No.39

父と私、息子と私、人さまと私、
同じ目線で向き合って、
語り合って元気になる。

京都府京都市 平塚力也(49歳)

 自分のいのちの源に目を向け自分を知る。そして、そのありのままの自分を語り、人さまの話を心で聞かせていただく。
  言葉にすれば、こんなに簡単なことなのですが、人の話を聞かせていただくことによって本当に救われてきた私です。
  しかし、どうしてもクリアーできない問題がありました。それは、父とわかり合うことができなかったのです。話をしようともし、話を聞こうともするのですが、できません。
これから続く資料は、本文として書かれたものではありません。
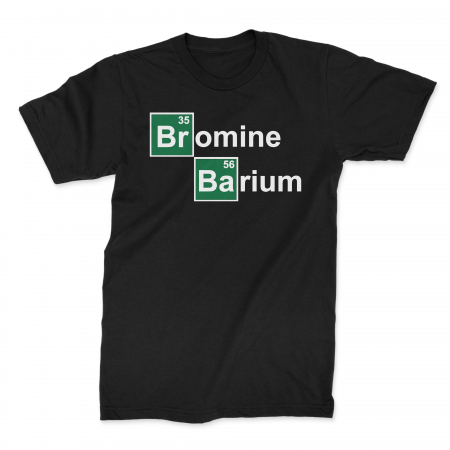 'Bromine Barium' Black T-Shirt
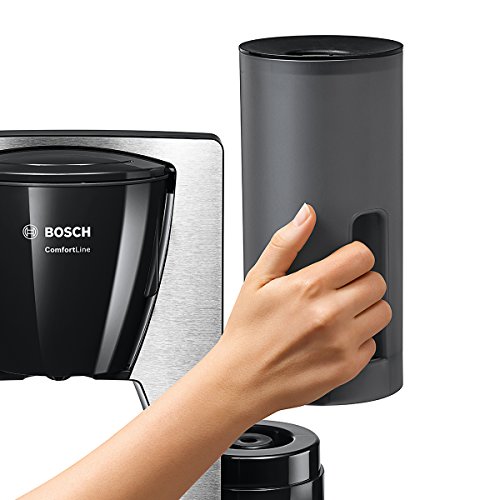 Bosch TKA6A643 Cafetera de Goteo, 1200 W, capacidad para 15 tazas, color negro y acero inoxidable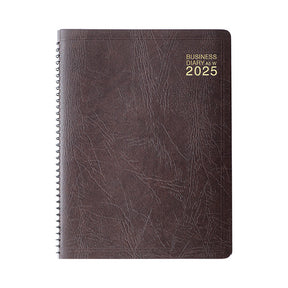 Midori 2025 Business Diary Brown A5 - Monthly & Weekly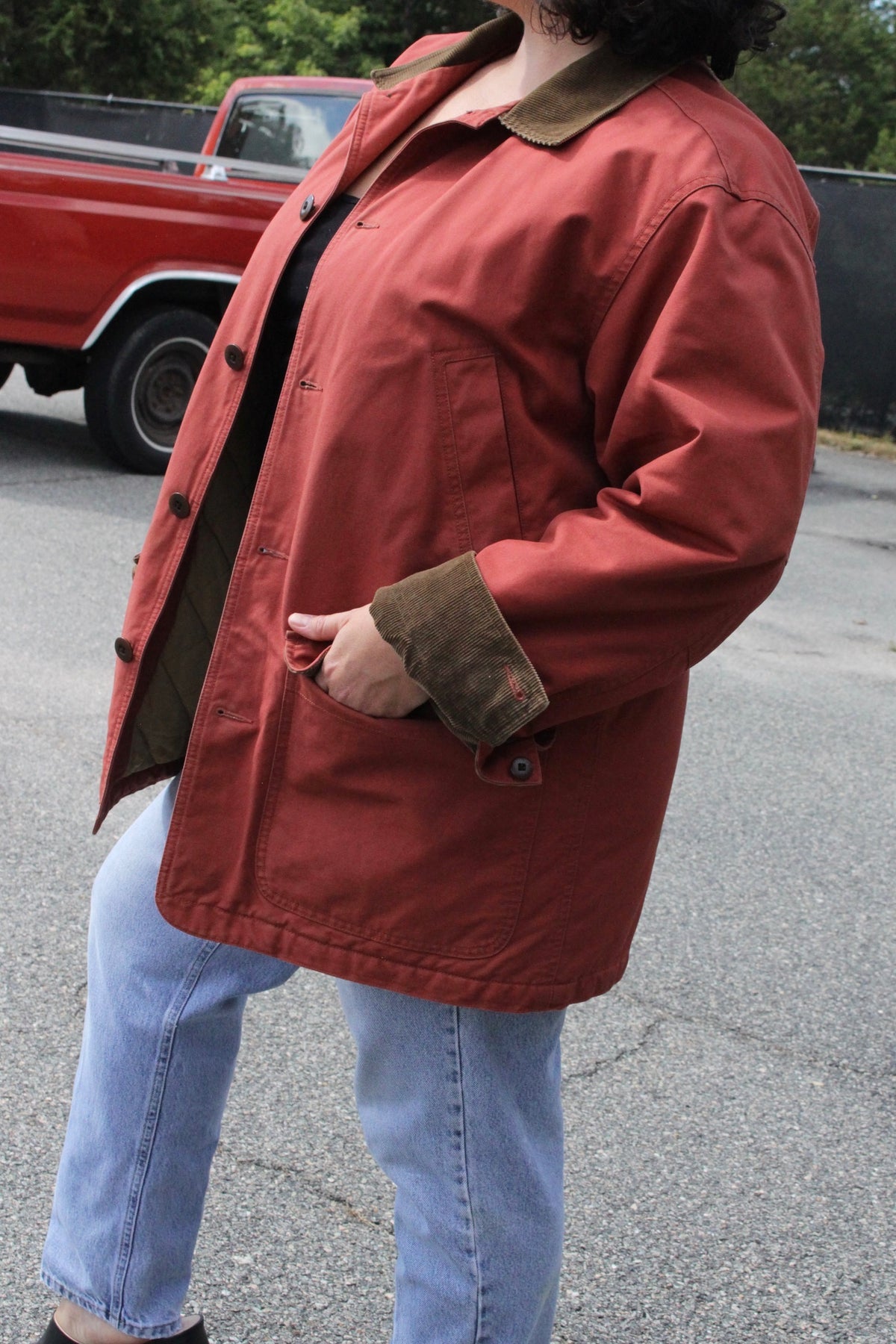 Vintage Brick Cotton Chore Coat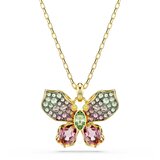 Swarovski Verižica 'Idyllia' modra / zlata / zelena / roza | Shoptok.si
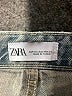 Zara Chevron-herringbone Blue Jeans Size 2 - photo 7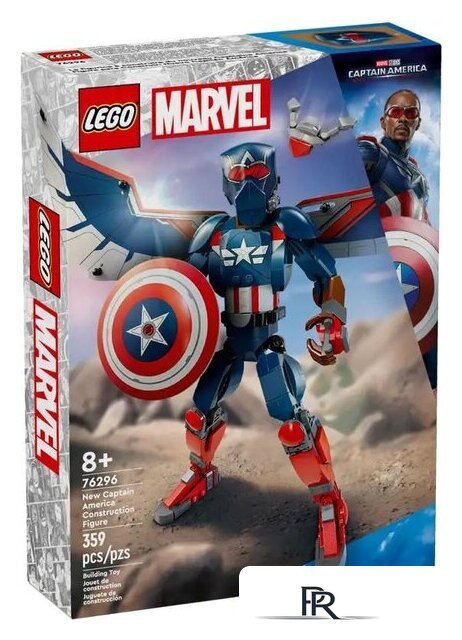 Конструктор LEGO Marvel 76296 Фигурка нового Капитана Америки - Изображение №1 — Интернет-магазин ПроЗаказ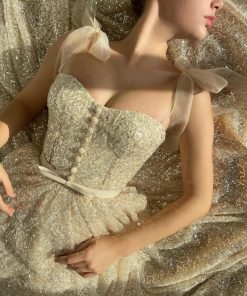Teuta matoshi-The Champagne Diamonds Dress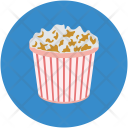 Popcorn Box Popping Icon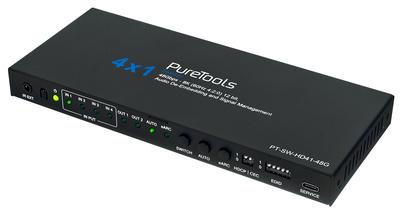 PureTools PT-SW-HD41-48G 4x1 HDMI Switch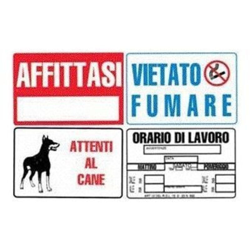 EAC - Cartello Segnaletico informazione Attenzione Area Video Sorvegliata 30x20 cm características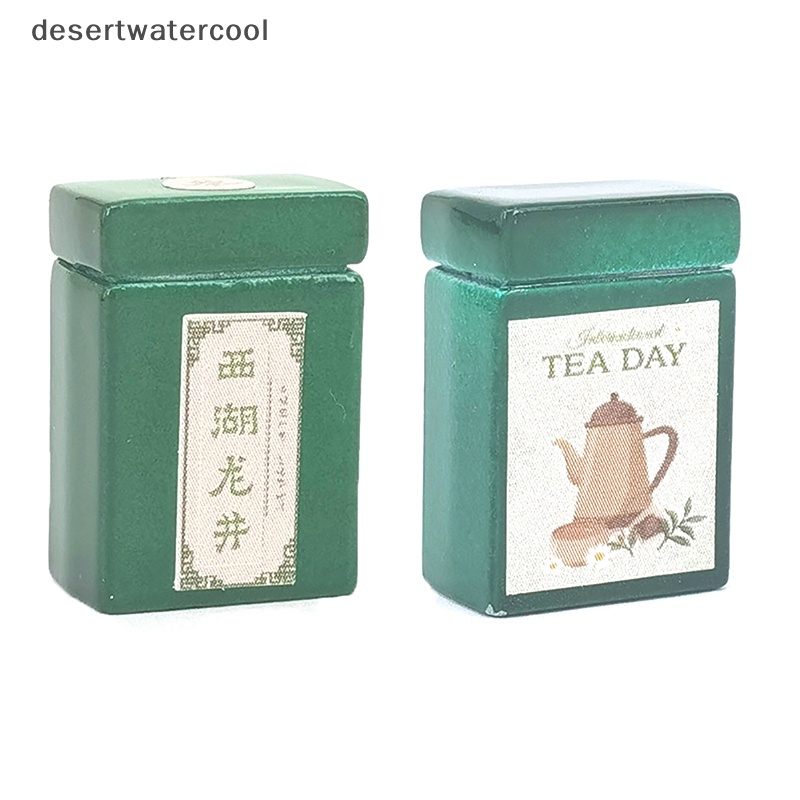 Hộp Trà Xanh Mini Tỉ Lệ 1 / 12 Trang Trí Nhà Búp Bê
できない、何かがあったのです。
  2008年4月初旬に父が体調を崩し入院しました。脳出血でした。命に別状はないものの、左半身麻痺のため、リハビリを要する長期入院になると医師から言われました。家族で手分けをして食事介助などをしていたのですが、3週間ほど経った頃、自然に話をしている父と自分に、ふと気づきました。
  何年ぶりかの感覚でした。この感覚を通じて、一つ気づいたことがあります。それは、私が父を見ていた目線が、今まで常に “下から目線” だったということです。私の心は、「親のくせに……」「俺より年上の男のくせに……」と、同じ人間として父を見ていなかったのです。
  それが、世話をしなければならない状態になった父と向かい合ったとき、一瞬ですが、目線が同じになっている自分を発見しました。
  同じ時期、息子とのやり取りの中でも、目線について感じさせられることがありました。目線を同じにする。わかっていたけども、できていませんでした。
  私の目線は、父に対しては下から、息子に対しては上からだったのです。
  今年、2月21日、父が他界しました。
  父の臨終の時刻は、明け方の4時10分頃でした。夜中の3時半頃、電話の呼び出し音で目が覚め、付き添っていた妹からその一報を受けた後、母と妻を起こし、車で病院に向かいました。チラチラとこな雪が舞っていたのを今でも覚えています。
  闘病していた十カ月間での関わり合いを通して、同じ目線で向き合えるようになっていたおかげで、私は父を何の悔いもなく送ることができました。父も同じ思いだったと確信しています。
  また、私は長男として、父が生きている間から葬儀社や檀那寺のご住職とも打ち合わせを済ませたりしていたので、自分の気持ちは整理ができていると思いこんでいました。
  ところが、です。
  初七日を過ぎて少し経った頃から、深夜の時刻に目が覚めると、父の危篤の一報から自宅に連れて帰って来るまでのことが順々に頭に浮かんできては、言いようのない思いにかられるようになりました。
  心がつらい。それ以外に的確に表現できる言葉が見つかりません。
  それがきっかけで、毎日のお経とは別に、青経巻で、父にだけの供養を始めました。一字一句の言葉を、ていねいにゆっくり読み、そして、その内容を父とやりとりするようにしながら……。
  するとです、心が癒されていくのです。
  あわせて、私には心を開いて話ができる家族や在家仏教こころの会の仲間がいます。つどいやお逮夜で、私はみんなに一部始終を、心がつらいことを話しました。50歳前のいいオッサンが、普通ならみっともない話ですし、以前の肩肘張って生きていたときの自分だったら、絶対に他人に弱みをさらすようなことは言えませんでした。
  しかし、自分が心を開いて話をすることで、みんなも自分自身の話をしてくれます。突然に息子さんを亡くした経験のある女性は、同じように青経巻をあげ続け、心が癒えるのに一年かかった話をしてくれました。
  また、別の男性は父親を亡くしたときの赤裸々な思いを聞かせてくれます。励ましやお悔やみの言葉ではなく、みんなが自分の話をしてくれるのです。
  人として、人と同じ目線で向き合う。そして人の話を心で聞かせていただく。その行いを通じて、私は自分の心が傷ついていることを知ると同時に、その傷ついている心が癒され、元気になっていくのを感じました。今も感じています。